### Written problem
Everything from the line holding "or the second?" to the end of the listing below should be copied exactly, line for line, minus the pictures.

════════════════

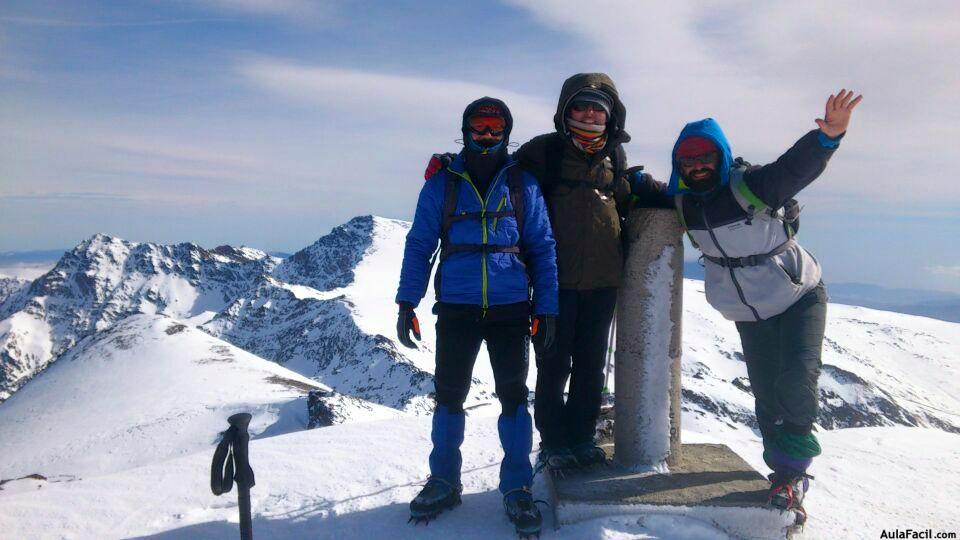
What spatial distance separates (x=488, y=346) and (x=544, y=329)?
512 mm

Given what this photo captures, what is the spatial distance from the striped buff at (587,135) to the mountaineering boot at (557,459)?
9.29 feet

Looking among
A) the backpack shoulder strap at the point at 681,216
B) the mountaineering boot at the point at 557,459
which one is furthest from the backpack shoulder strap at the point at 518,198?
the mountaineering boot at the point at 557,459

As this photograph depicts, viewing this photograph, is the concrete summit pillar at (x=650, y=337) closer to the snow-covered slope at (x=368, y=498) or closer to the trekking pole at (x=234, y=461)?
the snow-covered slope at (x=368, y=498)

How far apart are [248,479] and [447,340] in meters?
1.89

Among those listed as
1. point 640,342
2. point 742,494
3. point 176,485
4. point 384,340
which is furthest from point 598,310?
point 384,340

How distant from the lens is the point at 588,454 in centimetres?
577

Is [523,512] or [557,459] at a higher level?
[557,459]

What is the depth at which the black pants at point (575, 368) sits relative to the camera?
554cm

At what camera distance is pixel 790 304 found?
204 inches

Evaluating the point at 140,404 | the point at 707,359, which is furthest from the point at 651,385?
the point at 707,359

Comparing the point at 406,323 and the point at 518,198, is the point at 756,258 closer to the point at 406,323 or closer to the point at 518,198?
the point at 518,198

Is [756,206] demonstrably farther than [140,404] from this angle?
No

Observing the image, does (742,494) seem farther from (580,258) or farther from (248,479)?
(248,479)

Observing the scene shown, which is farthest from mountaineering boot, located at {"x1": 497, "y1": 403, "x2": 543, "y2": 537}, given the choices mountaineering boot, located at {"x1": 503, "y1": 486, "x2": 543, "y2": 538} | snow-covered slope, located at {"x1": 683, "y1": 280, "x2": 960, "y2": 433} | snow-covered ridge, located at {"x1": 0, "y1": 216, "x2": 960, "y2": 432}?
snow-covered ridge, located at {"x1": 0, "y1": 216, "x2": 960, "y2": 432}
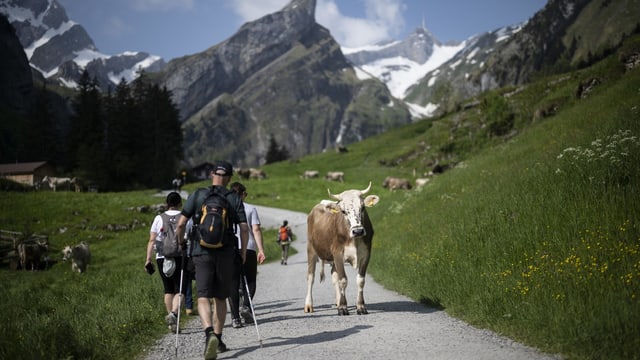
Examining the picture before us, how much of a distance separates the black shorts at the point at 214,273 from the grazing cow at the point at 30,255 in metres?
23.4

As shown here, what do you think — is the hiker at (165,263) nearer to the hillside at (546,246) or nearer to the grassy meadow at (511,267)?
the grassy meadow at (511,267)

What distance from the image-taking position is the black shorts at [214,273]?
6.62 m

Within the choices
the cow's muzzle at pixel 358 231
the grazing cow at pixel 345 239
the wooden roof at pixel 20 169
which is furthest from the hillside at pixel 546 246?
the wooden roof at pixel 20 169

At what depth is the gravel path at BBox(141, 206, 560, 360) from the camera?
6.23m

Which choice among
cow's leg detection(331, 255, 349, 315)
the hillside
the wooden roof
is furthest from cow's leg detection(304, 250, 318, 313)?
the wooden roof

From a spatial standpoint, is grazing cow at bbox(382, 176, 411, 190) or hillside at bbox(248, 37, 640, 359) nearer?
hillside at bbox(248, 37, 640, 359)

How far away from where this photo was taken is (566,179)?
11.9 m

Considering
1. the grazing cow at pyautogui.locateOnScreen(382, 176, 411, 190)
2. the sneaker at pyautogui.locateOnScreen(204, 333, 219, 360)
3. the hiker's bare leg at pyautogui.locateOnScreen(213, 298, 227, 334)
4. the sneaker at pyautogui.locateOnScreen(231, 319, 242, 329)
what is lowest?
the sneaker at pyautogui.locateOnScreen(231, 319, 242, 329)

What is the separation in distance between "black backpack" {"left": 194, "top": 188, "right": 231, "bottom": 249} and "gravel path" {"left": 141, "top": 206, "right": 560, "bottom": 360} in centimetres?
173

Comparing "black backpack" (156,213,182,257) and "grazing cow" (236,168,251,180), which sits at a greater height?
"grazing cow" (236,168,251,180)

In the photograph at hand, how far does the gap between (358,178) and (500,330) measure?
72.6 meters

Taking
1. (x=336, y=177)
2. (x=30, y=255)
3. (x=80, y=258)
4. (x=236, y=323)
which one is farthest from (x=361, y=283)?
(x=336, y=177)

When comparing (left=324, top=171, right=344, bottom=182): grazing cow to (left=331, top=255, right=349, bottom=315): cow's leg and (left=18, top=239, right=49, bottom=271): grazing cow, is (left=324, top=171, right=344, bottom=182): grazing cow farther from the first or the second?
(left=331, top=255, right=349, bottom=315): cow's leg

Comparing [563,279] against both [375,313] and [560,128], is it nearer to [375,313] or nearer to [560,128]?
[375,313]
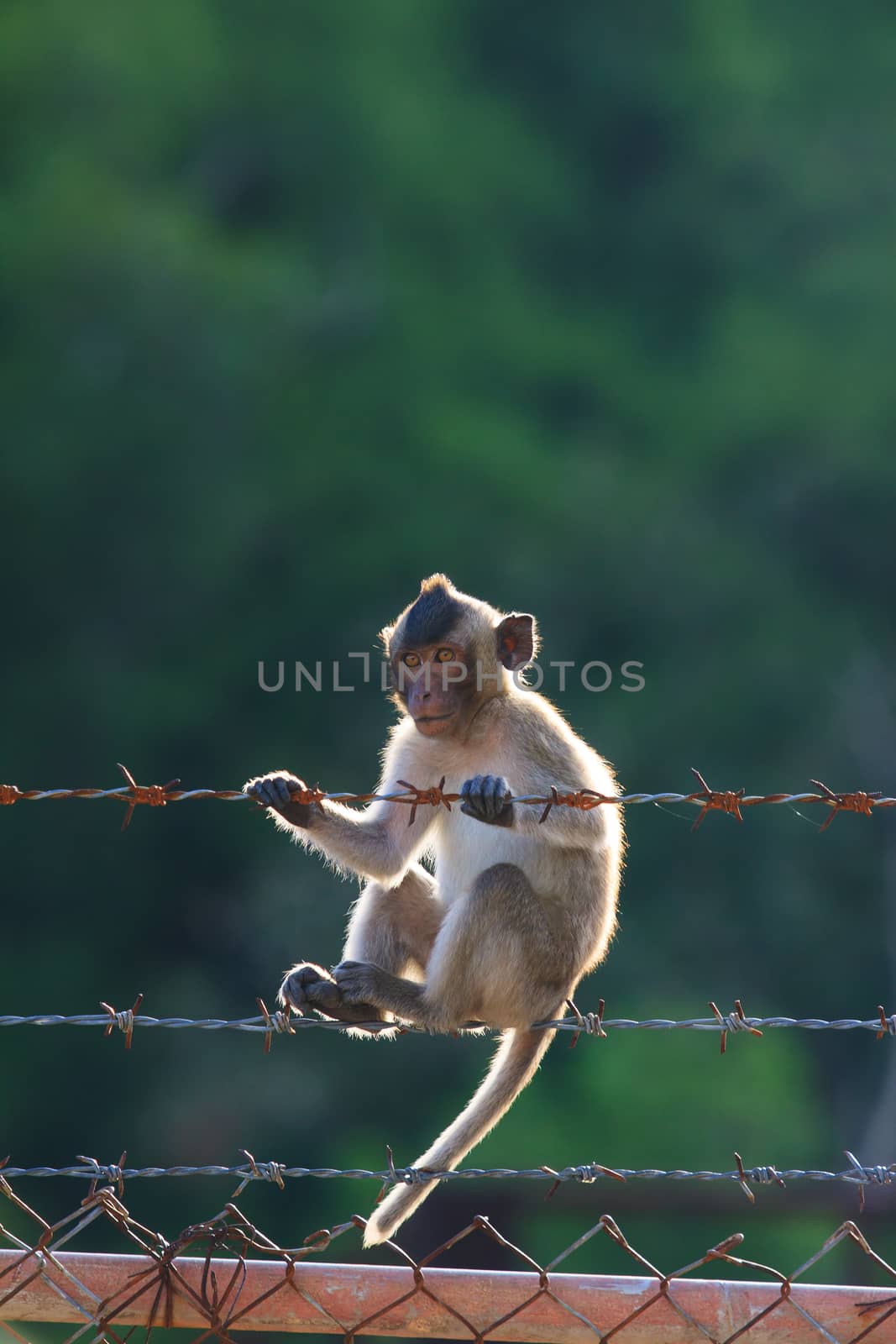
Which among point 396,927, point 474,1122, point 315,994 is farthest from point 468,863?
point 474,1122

════════════════

### Result of the task
When comparing (left=324, top=171, right=344, bottom=182): grazing cow to (left=331, top=255, right=349, bottom=315): cow's leg and (left=18, top=239, right=49, bottom=271): grazing cow, is (left=324, top=171, right=344, bottom=182): grazing cow farther from the first or the second?
(left=331, top=255, right=349, bottom=315): cow's leg

Comparing [563,279] against both [375,313] and [560,128], is it nearer to [375,313] or nearer to [560,128]?
[375,313]
Which among point 396,927, point 474,1122, point 315,994 is farthest from point 468,863?
point 474,1122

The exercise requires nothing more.